While all the other deployments are automated and run on Github actions, iOS does not. Instead it runs on Xcode Cloud which has been linked with the Github repo. The reasons for this are cost, ease of deployment and security. The standard apple developer account comes with 1500 minutes a month of Xcode Cloud build time for free. It’s fully integrated with Apple’s developer system so all the app certificate management and signing ‘just works’. Finally the entire certificate system is managed by Apple so there are no security concerns or extra setup needed to protect these items for a project hosted in a public github repo. They don’t even need to be added as github secrets.

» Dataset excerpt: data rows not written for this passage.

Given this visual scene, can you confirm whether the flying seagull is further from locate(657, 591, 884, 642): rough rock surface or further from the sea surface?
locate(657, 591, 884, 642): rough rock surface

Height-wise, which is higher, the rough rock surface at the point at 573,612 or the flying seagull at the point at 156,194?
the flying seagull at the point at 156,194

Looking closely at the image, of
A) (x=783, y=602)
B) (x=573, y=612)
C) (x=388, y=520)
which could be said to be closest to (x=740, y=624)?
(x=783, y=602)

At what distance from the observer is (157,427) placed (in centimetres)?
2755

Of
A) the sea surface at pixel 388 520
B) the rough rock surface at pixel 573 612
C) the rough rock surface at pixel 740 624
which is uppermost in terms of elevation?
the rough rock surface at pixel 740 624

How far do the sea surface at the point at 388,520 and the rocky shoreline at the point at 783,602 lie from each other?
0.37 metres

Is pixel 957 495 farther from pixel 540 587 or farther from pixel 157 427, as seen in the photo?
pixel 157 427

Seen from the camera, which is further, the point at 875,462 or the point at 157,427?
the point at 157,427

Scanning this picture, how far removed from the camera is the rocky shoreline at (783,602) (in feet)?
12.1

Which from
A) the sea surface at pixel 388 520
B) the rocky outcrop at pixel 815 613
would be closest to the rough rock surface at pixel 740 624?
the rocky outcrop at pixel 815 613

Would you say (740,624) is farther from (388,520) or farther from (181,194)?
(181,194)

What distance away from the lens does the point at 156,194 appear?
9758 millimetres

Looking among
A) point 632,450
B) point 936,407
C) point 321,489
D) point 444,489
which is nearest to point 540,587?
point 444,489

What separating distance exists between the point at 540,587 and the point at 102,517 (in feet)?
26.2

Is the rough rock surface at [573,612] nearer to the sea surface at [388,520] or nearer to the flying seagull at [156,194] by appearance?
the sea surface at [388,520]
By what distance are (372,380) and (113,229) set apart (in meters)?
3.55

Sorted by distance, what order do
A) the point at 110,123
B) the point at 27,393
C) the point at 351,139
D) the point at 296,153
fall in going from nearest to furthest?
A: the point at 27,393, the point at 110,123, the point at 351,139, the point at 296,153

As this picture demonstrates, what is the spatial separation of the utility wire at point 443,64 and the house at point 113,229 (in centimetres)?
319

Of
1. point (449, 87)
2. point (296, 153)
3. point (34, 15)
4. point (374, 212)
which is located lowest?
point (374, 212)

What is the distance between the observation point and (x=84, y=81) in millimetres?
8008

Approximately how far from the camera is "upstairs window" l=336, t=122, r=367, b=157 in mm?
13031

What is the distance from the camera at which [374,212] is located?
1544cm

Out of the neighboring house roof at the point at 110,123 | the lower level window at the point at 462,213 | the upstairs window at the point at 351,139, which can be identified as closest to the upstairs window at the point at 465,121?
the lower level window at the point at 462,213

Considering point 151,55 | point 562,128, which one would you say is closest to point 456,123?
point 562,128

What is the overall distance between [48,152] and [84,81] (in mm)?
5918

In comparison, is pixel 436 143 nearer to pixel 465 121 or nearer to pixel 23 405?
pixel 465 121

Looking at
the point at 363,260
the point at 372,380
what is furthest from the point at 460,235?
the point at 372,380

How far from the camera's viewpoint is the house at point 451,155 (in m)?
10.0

Currently Xcode Cloud is pretty bare bones and has limited caching. A build takes around 10 minutes. Because of how little software is installed on Apple’s build machines and the time it takes to add anything the project uses the MacOS default version of Ruby (2.6.x). Updating to 3.x.x would add significant time to the builds while Ruby is updated on every run.

Xcode Cloud Tips

Xcode cloud is slow and the project is currently only set to create a build on pushes to ‘Main’ that also include updated release notes. If you want to enhance the script you should create a new Xcode Cloud workflow that triggers on every push from your working branch. Get everything working. Then delete that workflow. The script you are looking to update lives at native/ios/ci_post_clone.sh. If in the future it becomes possible to cache the cocoa-pods (maybe it already is?) the build time could be potentially halved.